(Kutipan Pilihan):
Guru keempat adalah Baiturrahman. Jika pernah sekali melihatnya, pertemuan kedua pasti bisa langsung membedakannya dari tiga guru sebelumnya. Kata kuncinya adalah “Rambut”. Rambutnya begitu khas, karena ikal rambutnya dibiarkan tergerai ke atas (tanpa sedikitpun bermaksud mendiskreditkan fisik). Dari rambut inilah kemudian Baiturrahmn sangat disukai oleh murid-murid kelas II. Suatu kali seorang murid bernyanyi dengan melafazkan namanya dengn merdu. Murid tersebut tidak sabar untuk diajar olehnya, saat dia sedang menyampaikan materinya di kelas III. Dengan suara serek-serek, menambah ketampanan Baiturahman di mata dan hati murid-murid kelas dua.

***

SEPERTI diceritakan di awal, hujan menyertai perjalanan kami menuju rumah ibu Sartika. Hutan begitu rimbun dengan semak, karena sejak beberapa minggu lalu musim hujan membasahi hutan. Jalan yang licin menggesek serat-serat alas kaki kami. Lumpur dengan mudah menempeli permukaan alas kaki, sehingga langkah kami diperberat olehnya. Penujuk separuh jalan kami adalah Pahlawan Ayam. Kemudian digantikan oleh seorang petani yang kami temui di tengah perjalanan. Petani itu bersama istri dan anaknya sedang mencangkuli sawah yang mulai becek oleh hujan. Pahlawan Ayam digantikan oleh petani itu, karena Pahlawan Ayam lupa jalan menuju rumah Ibu Sartika. Setelah menempuh perjalanan panjang menyusuri hutan liar, kami beristirahat sejenak sambil mendengarkan arahan ibu Sartika tentang Lubang yang akan kami datangi. Kemudian kami dibuatkan obor dari sebatang bambu kecil berisikan minyak tanah, dengan sumbu dari serabut kelapa. Katanya, kami memerlukan ini untuk masuk kedalam Lubang, karena disana sangat gelap. Tidak jarang, kami akan menemukan beberapa jenis binatang berbahaya seperti ular, babi hutan dan binatang lainnya.

Entri anotasi kotak pembatas:
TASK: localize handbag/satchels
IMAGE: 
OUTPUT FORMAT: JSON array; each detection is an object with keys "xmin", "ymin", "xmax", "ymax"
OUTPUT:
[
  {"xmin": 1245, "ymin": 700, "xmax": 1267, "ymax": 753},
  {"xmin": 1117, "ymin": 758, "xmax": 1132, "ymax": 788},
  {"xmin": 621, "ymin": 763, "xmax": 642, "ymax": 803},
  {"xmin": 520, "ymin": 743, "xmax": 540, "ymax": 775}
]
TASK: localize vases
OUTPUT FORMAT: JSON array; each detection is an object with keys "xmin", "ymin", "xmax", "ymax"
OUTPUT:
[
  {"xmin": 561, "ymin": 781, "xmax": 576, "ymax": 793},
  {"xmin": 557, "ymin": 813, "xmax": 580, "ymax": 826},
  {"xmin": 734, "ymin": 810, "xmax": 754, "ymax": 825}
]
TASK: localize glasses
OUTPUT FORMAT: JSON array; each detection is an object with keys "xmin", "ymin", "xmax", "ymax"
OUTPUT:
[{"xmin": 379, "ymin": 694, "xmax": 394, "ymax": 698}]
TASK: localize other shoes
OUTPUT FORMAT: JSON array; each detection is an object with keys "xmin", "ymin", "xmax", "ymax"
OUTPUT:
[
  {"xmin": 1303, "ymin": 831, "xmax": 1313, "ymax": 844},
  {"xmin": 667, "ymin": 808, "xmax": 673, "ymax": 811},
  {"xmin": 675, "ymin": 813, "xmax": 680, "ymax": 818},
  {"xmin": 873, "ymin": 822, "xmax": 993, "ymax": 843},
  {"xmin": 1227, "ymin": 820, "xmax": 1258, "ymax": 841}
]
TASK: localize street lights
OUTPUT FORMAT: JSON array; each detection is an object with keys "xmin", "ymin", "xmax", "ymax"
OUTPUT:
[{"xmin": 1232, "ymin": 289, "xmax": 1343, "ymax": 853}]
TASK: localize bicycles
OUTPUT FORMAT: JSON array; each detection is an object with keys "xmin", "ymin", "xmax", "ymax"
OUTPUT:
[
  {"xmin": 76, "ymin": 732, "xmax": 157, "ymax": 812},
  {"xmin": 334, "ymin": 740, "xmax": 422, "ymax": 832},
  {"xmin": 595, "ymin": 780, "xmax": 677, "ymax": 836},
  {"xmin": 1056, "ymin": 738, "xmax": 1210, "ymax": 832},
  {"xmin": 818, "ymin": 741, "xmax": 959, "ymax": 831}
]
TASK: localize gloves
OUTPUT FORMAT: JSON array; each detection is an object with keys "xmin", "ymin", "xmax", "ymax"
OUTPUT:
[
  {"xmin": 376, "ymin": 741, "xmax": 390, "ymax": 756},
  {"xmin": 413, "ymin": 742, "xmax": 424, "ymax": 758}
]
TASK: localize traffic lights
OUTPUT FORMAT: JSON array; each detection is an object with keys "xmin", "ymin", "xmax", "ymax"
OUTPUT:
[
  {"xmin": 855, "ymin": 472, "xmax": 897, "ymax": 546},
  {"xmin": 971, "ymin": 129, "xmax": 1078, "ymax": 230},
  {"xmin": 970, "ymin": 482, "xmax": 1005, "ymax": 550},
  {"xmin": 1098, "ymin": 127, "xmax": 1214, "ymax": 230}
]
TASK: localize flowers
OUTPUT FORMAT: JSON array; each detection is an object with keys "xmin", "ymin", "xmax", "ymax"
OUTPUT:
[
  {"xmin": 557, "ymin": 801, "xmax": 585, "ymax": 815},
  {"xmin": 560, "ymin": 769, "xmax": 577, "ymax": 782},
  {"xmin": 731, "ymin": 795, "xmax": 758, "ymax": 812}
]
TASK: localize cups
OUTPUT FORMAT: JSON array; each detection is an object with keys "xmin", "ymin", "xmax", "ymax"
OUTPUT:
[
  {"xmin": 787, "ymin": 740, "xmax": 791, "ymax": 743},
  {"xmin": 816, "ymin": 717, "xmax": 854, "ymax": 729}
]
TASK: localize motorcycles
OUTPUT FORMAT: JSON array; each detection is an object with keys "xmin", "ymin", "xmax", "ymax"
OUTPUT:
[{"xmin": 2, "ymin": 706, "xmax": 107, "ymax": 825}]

(Instruksi Tertulis 1): Salin bagian kutipan pilihan di antara "Guru keempat adalah" dan "murid-murid kelas dua.", termasuk kedua ujungnya.
(Instruksi Tertulis 2): Menurut kutipan pilihan, dari apa obor yang dibuatkan untuk rombongan itu?
(Instruksi Tertulis 3): Teruskan kutipan tentang perjalanan menuju rumah Ibu Sartika mulai setelah kalimat terakhirnya.

(Hasil Tugas 1):
Guru keempat adalah Baiturrahman. Jika pernah sekali melihatnya, pertemuan kedua pasti bisa langsung membedakannya dari tiga guru sebelumnya. Kata kuncinya adalah “Rambut”. Rambutnya begitu khas, karena ikal rambutnya dibiarkan tergerai ke atas (tanpa sedikitpun bermaksud mendiskreditkan fisik). Dari rambut inilah kemudian Baiturrahmn sangat disukai oleh murid-murid kelas II. Suatu kali seorang murid bernyanyi dengan melafazkan namanya dengn merdu. Murid tersebut tidak sabar untuk diajar olehnya, saat dia sedang menyampaikan materinya di kelas III. Dengan suara serek-serek, menambah ketampanan Baiturahman di mata dan hati murid-murid kelas dua.

(Hasil Tugas 2): Obor itu dibuat dari sebatang bambu kecil berisi minyak tanah, dengan sumbu dari serabut kelapa.

(Hasil Tugas 3):
Lubang terletak di puncak bukit yang tinggi. Jika berdiri di atas sana, maka nampak kota Makassar dan pantai Losari oleh mata. Setelah sekejap menikmati pemandangan dari ketinggian, kami memasuki bagian inti perjalanan, menelusuri gelapnya Lubang. Menurut Pak Lawang, Lubang merupkan tempat persembunyian bagi pemberontak DI/TII dari kejaran tentara pemerintah. Namun Lubang ini telah ada sejak masuknya tentara Dai Nippon Jepang. Mereka membuat banyak Lubang di Tassese untuk menahan serangan sekutu pada masa Perang Dunia II yang berakhir dengan kekalahan Jepang setelah dua kota utamanya dihancurkan oleh sekutu dengan Bom Atom. Namun hanya beberapa yang masih tersisa, karena tidak mmpu lagi menahan serapan air hujan. Lorong di dalamnya saling berhubungan antara satu dengan yang lainnya. Selain gelap, yang pertama kami temui saat masuk adalah segerombolan burung walet (yang awalnya aku kira itu kelelawar) berhamburan keluar karena merasa terganggu oleh kehadiran kami. Dua orang anak-anak yang menyertai perjalanan kami menuju lubang, begitu riang mengusir burung-burung dengan ranting pohon, sementara dua anak yang lebih besar lainnya tetap terjaga mengawasi keselamatan kami.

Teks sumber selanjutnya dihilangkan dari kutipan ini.